In the human body, only liver can regenerate efficiently. Humans have limited capacity to regenerate new cells or tissue after birth as the genes involved in development are switched off which happens by a process called DNA methylation- biological process where chemicals (methyl groups) are written on DNA and modify the way the gene functions.
DNA methylation can effectively silence genes of progenitor cells (early descendants of stem cells) and thereby the ability for the pancreas to generate the insulin producing β-cells. By using the mouse model, the researchers found that the DNA methylation content of two key developmental genes Ngn3 and Sox 11 were diminished, effectively making them dormant.
However, by a process called demethylation, the progenitor cells can be reawakened thereby restoring their capacity to become new insulin producing beta cells paving the way towards improved treatments for Type 1 and Type 2 diabetes.
Professor El-Osta said, “The collaboration between Dr Keith Al-Hasani and Dr Ishant Khurana has unveiled some surprising results. Their discovery that DNA methylation is a barrier to adult beta-cell regeneration will assist scientists to restore beta-cell function in the pancreas.”

§ **Extracted data**:
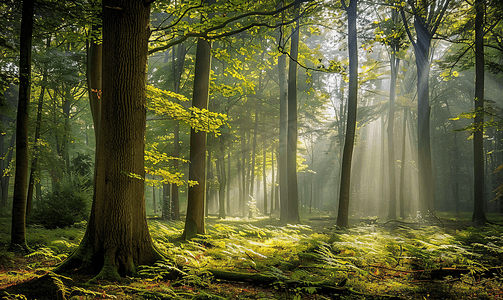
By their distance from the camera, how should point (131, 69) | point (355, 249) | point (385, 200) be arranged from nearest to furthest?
1. point (131, 69)
2. point (355, 249)
3. point (385, 200)

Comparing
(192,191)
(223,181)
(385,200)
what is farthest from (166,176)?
(385,200)

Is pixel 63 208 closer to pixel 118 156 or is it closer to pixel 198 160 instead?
pixel 198 160

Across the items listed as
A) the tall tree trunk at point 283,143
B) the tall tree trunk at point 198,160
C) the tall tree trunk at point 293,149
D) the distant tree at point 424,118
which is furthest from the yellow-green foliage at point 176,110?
the distant tree at point 424,118

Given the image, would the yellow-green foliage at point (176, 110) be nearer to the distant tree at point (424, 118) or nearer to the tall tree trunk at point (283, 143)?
the tall tree trunk at point (283, 143)

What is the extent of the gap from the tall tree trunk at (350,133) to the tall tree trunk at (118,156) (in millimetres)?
7518

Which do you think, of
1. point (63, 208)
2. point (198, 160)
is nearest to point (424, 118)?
point (198, 160)

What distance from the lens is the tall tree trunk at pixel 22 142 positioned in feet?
20.1

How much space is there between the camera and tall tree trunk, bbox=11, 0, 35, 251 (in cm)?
614

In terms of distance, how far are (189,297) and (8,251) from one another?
5.48m

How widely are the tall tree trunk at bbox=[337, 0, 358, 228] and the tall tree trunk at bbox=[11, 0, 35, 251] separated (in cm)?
930

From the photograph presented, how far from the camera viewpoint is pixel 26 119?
6.26 metres

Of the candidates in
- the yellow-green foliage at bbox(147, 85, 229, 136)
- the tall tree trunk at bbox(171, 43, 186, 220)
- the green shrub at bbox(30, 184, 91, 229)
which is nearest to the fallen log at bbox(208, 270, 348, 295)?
the yellow-green foliage at bbox(147, 85, 229, 136)

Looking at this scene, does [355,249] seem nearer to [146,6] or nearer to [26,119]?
[146,6]

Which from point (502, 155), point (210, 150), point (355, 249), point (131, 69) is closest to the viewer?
point (131, 69)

§ **Required tasks**:
1 – Can you repeat the beta-cell regeneration passage word for word, from "DNA methylation can" to "making them dormant."?
2 – Could you proceed with the beta-cell regeneration passage, writing on from its last sentence?

§ **Your written answers**:
1 –
DNA methylation can effectively silence genes of progenitor cells (early descendants of stem cells) and thereby the ability for the pancreas to generate the insulin producing β-cells. By using the mouse model, the researchers found that the DNA methylation content of two key developmental genes Ngn3 and Sox 11 were diminished, effectively making them dormant.

2 –
The current therapy focuses on replacing the damaged β-cell mass in diabetic patients consists of whole pancreas or islets transplantation. Although effective, these therapies face the shortage of organ donors together with the associated side effects of immunosuppressive drugs.
In diabetic patients the current research focuses on the replacement of the lost β-cells by several approaches and cell sources. However, in order to exploit the potential of these regenerative approaches there is a need to understand how tissue and cellular processes are controlled during development.
Co-first author Dr Keith Al-Hasani added, “This is a novel and significant finding that will allow us to use these ‘sleeping beauties’ (stem cells like cells) to wake up and become insulin cells to cure diabetes.”